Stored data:
■ ■ ■

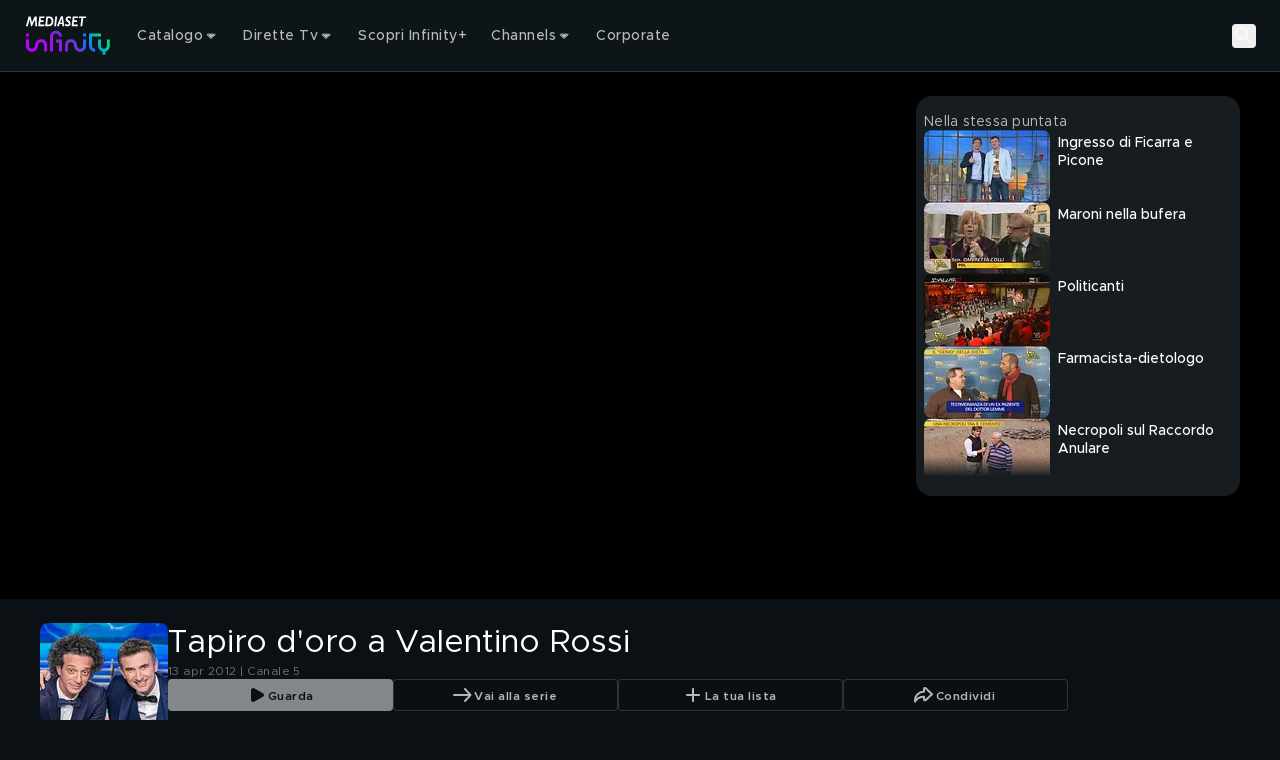

--- FILE ---
content_type: text/javascript
request_url: https://static3.mediasetplay.mediaset.it/assets/_next/static/chunks/app/%5B...path%5D/page-da4e1e6fa0b3f345.js
body_size: -14
content:
(self.webpackChunk_N_E=self.webpackChunk_N_E||[]).push([[180],{},_=>{var e=e=>_(_.s=e);_.O(0,[341,615,425,16,578,379,829,550,677,173,325,358],()=>e(28677)),_N_E=_.O()}]);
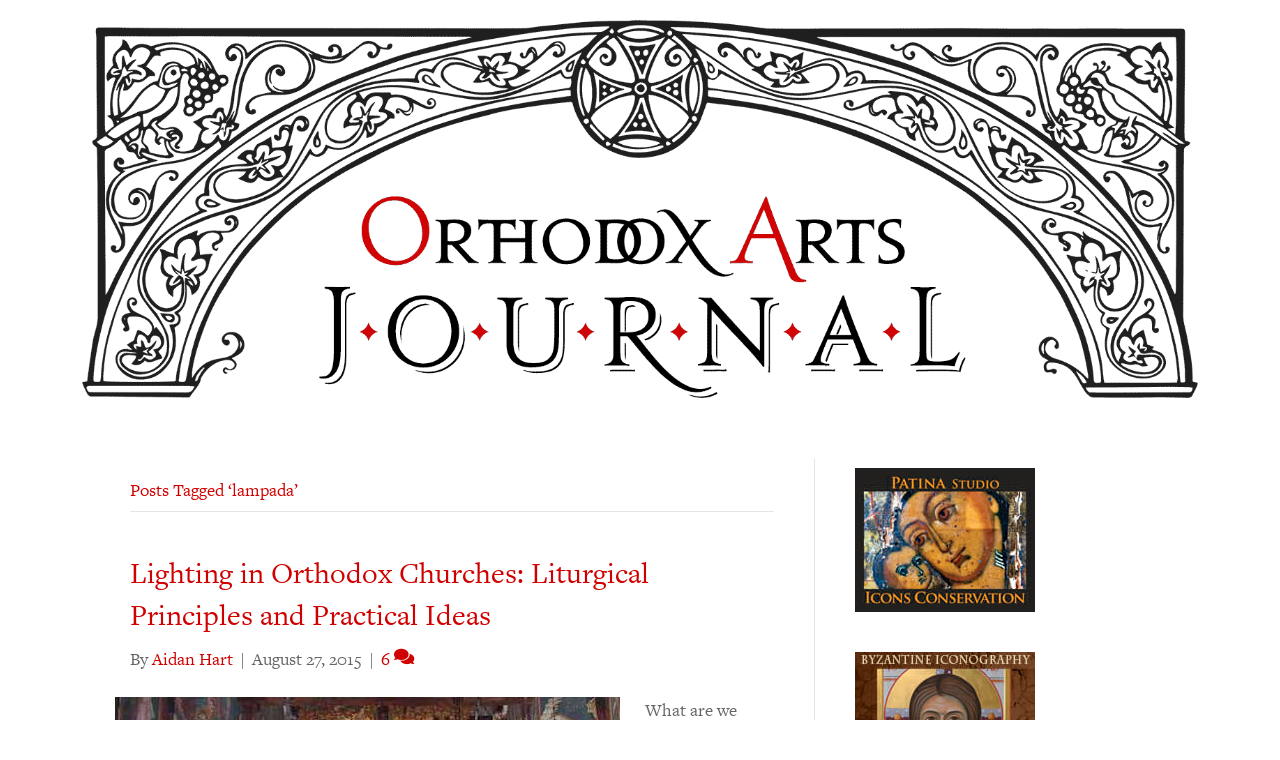

--- FILE ---
content_type: text/html; charset=UTF-8
request_url: https://orthodoxartsjournal.org/wp-admin/admin-ajax.php
body_size: -22
content:
4269012.1fda11c71b432fe6bbcc7ad04a581a66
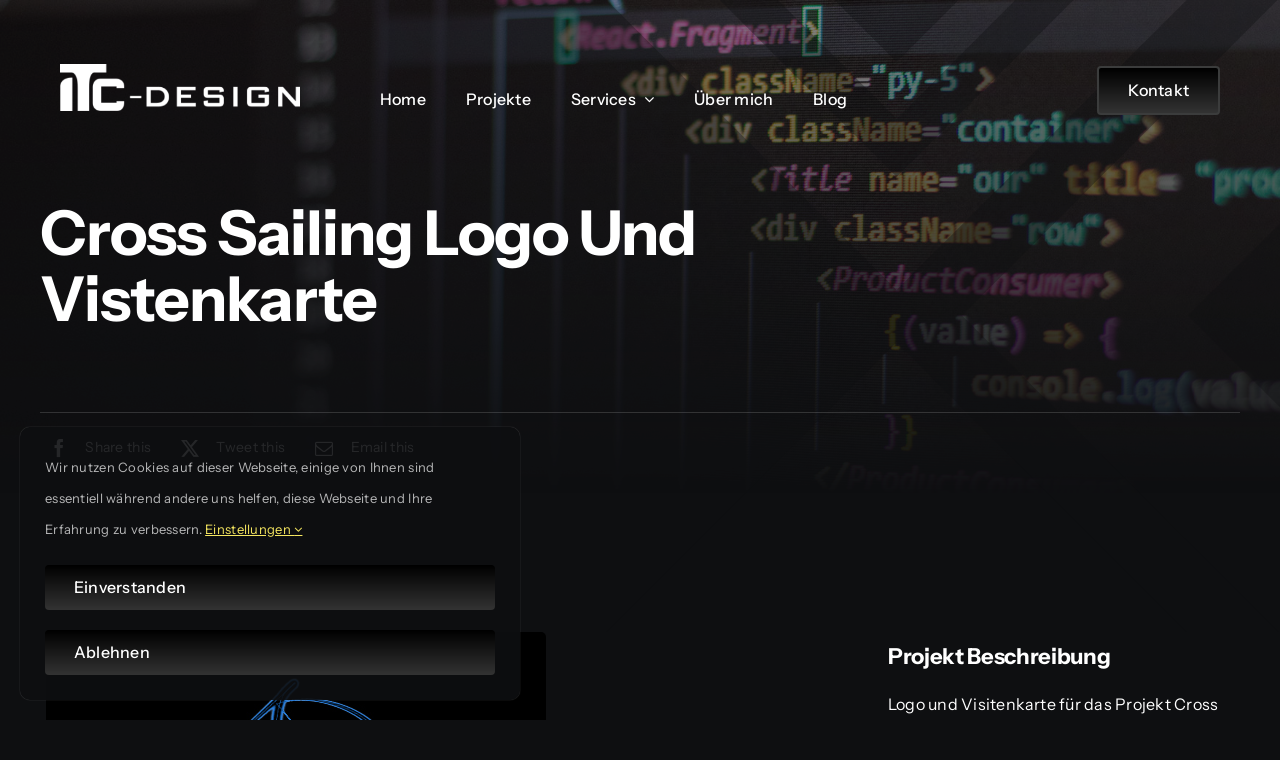

--- FILE ---
content_type: image/svg+xml
request_url: https://itc-design.de/wp-content/uploads/2023/05/avada-g_black.svg
body_size: 1354
content:
<?xml version="1.0" encoding="UTF-8" standalone="no"?>
<!-- Generator: Adobe Illustrator 24.3.0, SVG Export Plug-In . SVG Version: 6.00 Build 0)  -->
<svg xmlns:inkscape="http://www.inkscape.org/namespaces/inkscape" xmlns:sodipodi="http://sodipodi.sourceforge.net/DTD/sodipodi-0.dtd" xmlns:xlink="http://www.w3.org/1999/xlink" xmlns="http://www.w3.org/2000/svg" xmlns:svg="http://www.w3.org/2000/svg" version="1.1" id="Layer_1" x="0px" y="0px" width="499.98694" height="499.92499" viewBox="0 0 499.98694 499.92499" xml:space="preserve" sodipodi:docname="avada-g.svg" inkscape:export-filename="avada-g_white.svg" inkscape:export-xdpi="96" inkscape:export-ydpi="96"><defs id="defs3"></defs>
<style type="text/css" id="style1">
	.st0{clip-path:url(#SVGID_2_);}
	.st1{fill:#65BC7B;}
</style>
<g id="g3" transform="translate(-2.2298942e-4,-0.075)">
	<defs id="defs1"><rect id="SVGID_1_" width="500" height="500" x="0" y="0"></rect></defs>
	<clipPath id="SVGID_2_">
		<use xlink:href="#SVGID_1_" style="overflow:visible" id="use1"></use>
	</clipPath>
	<g class="st0" clip-path="url(#SVGID_2_)" id="g2">
		<path class="st1" d="m 1.1,485.2 c -3.5,6.9 1.8,14.7 9.6,14.7 221.6,0.4 387,-213.9 265.6,-458 L 258.2,5.7 c -3.8,-7.5 -14.4,-7.5 -18.2,0 z" id="path1" style="fill:#000000"></path>
		<path class="st1" d="m 387.2,264.6 c -3.8,-7.5 -14.5,-7.5 -18.2,0 l -55,107.3 c -29.6,59.1 7.6,128.2 78.9,128.2 h 96.9 c 7.5,0 12.5,-7.9 9.1,-14.7 z" id="path2" inkscape:label="path2" style="fill:#000000"></path>
	</g>
</g>
</svg>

■ ■ ■

EXERCISE GOAL:
What you write should match the entries exactly, except that the pictures are dropped.

SOLUTION TO THIS EXERCISE:
--- FILE ---
content_type: text/javascript
request_url: https://static3.mediasetplay.mediaset.it/assets/_next/static/chunks/app/%5B...path%5D/page-da4e1e6fa0b3f345.js
body_size: -14
content:
(self.webpackChunk_N_E=self.webpackChunk_N_E||[]).push([[180],{},_=>{var e=e=>_(_.s=e);_.O(0,[341,615,425,16,578,379,829,550,677,173,325,358],()=>e(28677)),_N_E=_.O()}]);

--- FILE ---
content_type: text/html; charset=UTF-8
request_url: https://orthodoxartsjournal.org/wp-admin/admin-ajax.php
body_size: -22
content:
4269012.1fda11c71b432fe6bbcc7ad04a581a66

--- FILE ---
content_type: image/svg+xml
request_url: https://itc-design.de/wp-content/uploads/2023/05/avada-g_black.svg
body_size: 1354
content:
<?xml version="1.0" encoding="UTF-8" standalone="no"?>
<!-- Generator: Adobe Illustrator 24.3.0, SVG Export Plug-In . SVG Version: 6.00 Build 0)  -->
<svg xmlns:inkscape="http://www.inkscape.org/namespaces/inkscape" xmlns:sodipodi="http://sodipodi.sourceforge.net/DTD/sodipodi-0.dtd" xmlns:xlink="http://www.w3.org/1999/xlink" xmlns="http://www.w3.org/2000/svg" xmlns:svg="http://www.w3.org/2000/svg" version="1.1" id="Layer_1" x="0px" y="0px" width="499.98694" height="499.92499" viewBox="0 0 499.98694 499.92499" xml:space="preserve" sodipodi:docname="avada-g.svg" inkscape:export-filename="avada-g_white.svg" inkscape:export-xdpi="96" inkscape:export-ydpi="96"><defs id="defs3"></defs>
<style type="text/css" id="style1">
	.st0{clip-path:url(#SVGID_2_);}
	.st1{fill:#65BC7B;}
</style>
<g id="g3" transform="translate(-2.2298942e-4,-0.075)">
	<defs id="defs1"><rect id="SVGID_1_" width="500" height="500" x="0" y="0"></rect></defs>
	<clipPath id="SVGID_2_">
		<use xlink:href="#SVGID_1_" style="overflow:visible" id="use1"></use>
	</clipPath>
	<g class="st0" clip-path="url(#SVGID_2_)" id="g2">
		<path class="st1" d="m 1.1,485.2 c -3.5,6.9 1.8,14.7 9.6,14.7 221.6,0.4 387,-213.9 265.6,-458 L 258.2,5.7 c -3.8,-7.5 -14.4,-7.5 -18.2,0 z" id="path1" style="fill:#000000"></path>
		<path class="st1" d="m 387.2,264.6 c -3.8,-7.5 -14.5,-7.5 -18.2,0 l -55,107.3 c -29.6,59.1 7.6,128.2 78.9,128.2 h 96.9 c 7.5,0 12.5,-7.9 9.1,-14.7 z" id="path2" inkscape:label="path2" style="fill:#000000"></path>
	</g>
</g>
</svg>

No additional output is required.